If a qualitative assessment indicates that the investment is impaired, the entity is required to estimate the investment’s fair value. If the fair value is less than the investment’s carrying value, then an impairment loss is recognized in earnings equal to the difference between the carrying value and fair value.
Disclosures
Investments in Debt Securities
There are many disclosure requirements related to investments in debt securities, including the following:
- For securities classified as available-for-sale an entity must disclose the following summarized by major security type as of each balance sheet date presented:
- Amortized cost basis
- Aggregate fair value
- Total OTTI recognized in accumulated other comprehensive income
- Total gains for securities with net gains in accumulated other comprehensive income
- Total losses for securities with net losses in other comprehensive income
- Information about the contractual maturities of those securities as of the most recent balance sheet date presented
- For securities classified as held-to-maturity an entity must disclose the following summarized by major security type as of each balance sheet date presented:
- Amortized cost basis
- Aggregate fair value
- Gross unrealized holding gains
- Gross unrealized holding losses
- Net carrying amount
- Total OTTI recognized in accumulated other comprehensive income
- Information about the contractual maturities of those securities as of the date of the most recent statement of financial position presented.
- For investments in an unrealized loss position but don’t have OTTI, the following must be disclosed by major security type as of each balance sheet date presented (segregated by those investments with continuous unrealized loss position for less than 12 months and those for 12 months or longer):
- Aggregate related fair value
- Aggregate amount of unrealized losses
- Additional information in narrative form that provides sufficient information to all the users to understand the information that the entity considered in reaching the conclusion that the impairment is not OTTI.
- For each interim and annual reporting period presented, an entity shall disclose a tabular rollforward of the amount related to credit losses recognized in earnings
- For PBEs, the fair value of financial instruments measured at amortized cost (either on the balance sheet or in the notes to the financial statements.

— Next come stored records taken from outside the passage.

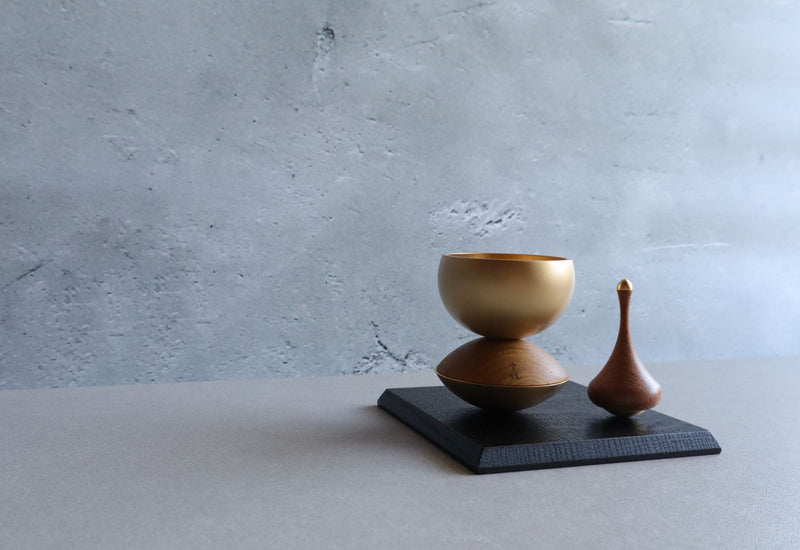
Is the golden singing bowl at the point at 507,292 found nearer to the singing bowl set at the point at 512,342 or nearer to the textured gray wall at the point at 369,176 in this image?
the singing bowl set at the point at 512,342

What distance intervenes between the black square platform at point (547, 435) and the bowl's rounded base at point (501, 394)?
20 mm

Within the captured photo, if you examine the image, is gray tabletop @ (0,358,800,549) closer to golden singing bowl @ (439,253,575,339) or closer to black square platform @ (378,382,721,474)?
black square platform @ (378,382,721,474)

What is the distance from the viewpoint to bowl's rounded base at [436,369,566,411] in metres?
0.77

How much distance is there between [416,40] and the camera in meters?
1.27

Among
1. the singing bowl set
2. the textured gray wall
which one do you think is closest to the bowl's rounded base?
the singing bowl set

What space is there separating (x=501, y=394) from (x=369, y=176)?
0.58 meters

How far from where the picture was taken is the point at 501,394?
0.77 meters

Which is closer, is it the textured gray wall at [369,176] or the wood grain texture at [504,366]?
the wood grain texture at [504,366]

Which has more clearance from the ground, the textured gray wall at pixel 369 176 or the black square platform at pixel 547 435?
the textured gray wall at pixel 369 176

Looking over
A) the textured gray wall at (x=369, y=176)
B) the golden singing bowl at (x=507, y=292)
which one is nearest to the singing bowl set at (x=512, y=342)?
the golden singing bowl at (x=507, y=292)

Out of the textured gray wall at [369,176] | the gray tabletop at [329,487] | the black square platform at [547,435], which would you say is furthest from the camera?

- Information about transfers between categories and sales of debt securities
Investment in Equity Securities
For all equity investments, entities need to disclose the portion of unrealized gains and losses recognized during the period for equity investments held at the reporting date for each period for which results of operations are presented.
For equity securities without readily determinable fair values, the following should be disclosed:
- Carrying amount of investments
- Amount of impairments or downward adjustments (both annual and cumulative)
- Amount of upward adjustments (both annual and cumulative)
- Additional information to allow users to understand how the entity determined the carrying amounts and upward or downward adjustments
An entity must also provide the nonrecurring fair value measurement disclosures required under ASC 820 in its interim and annual financial statements whenever it adjusts the carrying amount of an investment measured using the measurement alternative (i.e. when the investment is impaired).